15 Stern St Spring Valley 22-Unit Multifamily

Neighborhood occupancy remains high and renter demand is deep, according to CRE market data from WDSuite, suggesting stable leasing performance for well-managed assets in Spring Valley. These metrics reflect the surrounding neighborhood, not this specific property.

Overview

Located in Spring Valley’s Urban Core, the property benefits from a renter-driven location where the share of housing units that are renter-occupied is elevated at the neighborhood level (83.1%). This concentration typically supports a larger tenant base and steadier turnover management for multifamily operators.

Neighborhood occupancy is strong and has edged higher in recent years, placing the area in the top quartile nationally for occupied housing.

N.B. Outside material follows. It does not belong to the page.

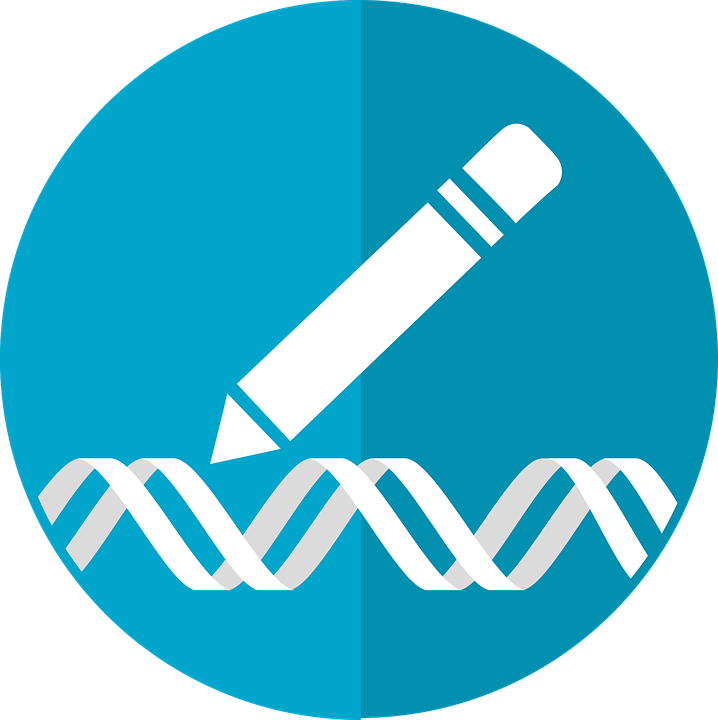 White pencil writing a double strand of DNA on a blue background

Within the New York–Jersey City–White Plains metro, this performance is competitive among 889 neighborhoods, indicating resilient absorption and limited downtime for vacant units when appropriately priced.

Everyday convenience is a local strength: cafes and pharmacies are dense relative to national benchmarks (both well above average), with grocery options also performing above national norms. Park and restaurant density scores are comparatively weaker, so on-site amenities and unit features can play a bigger role in retention.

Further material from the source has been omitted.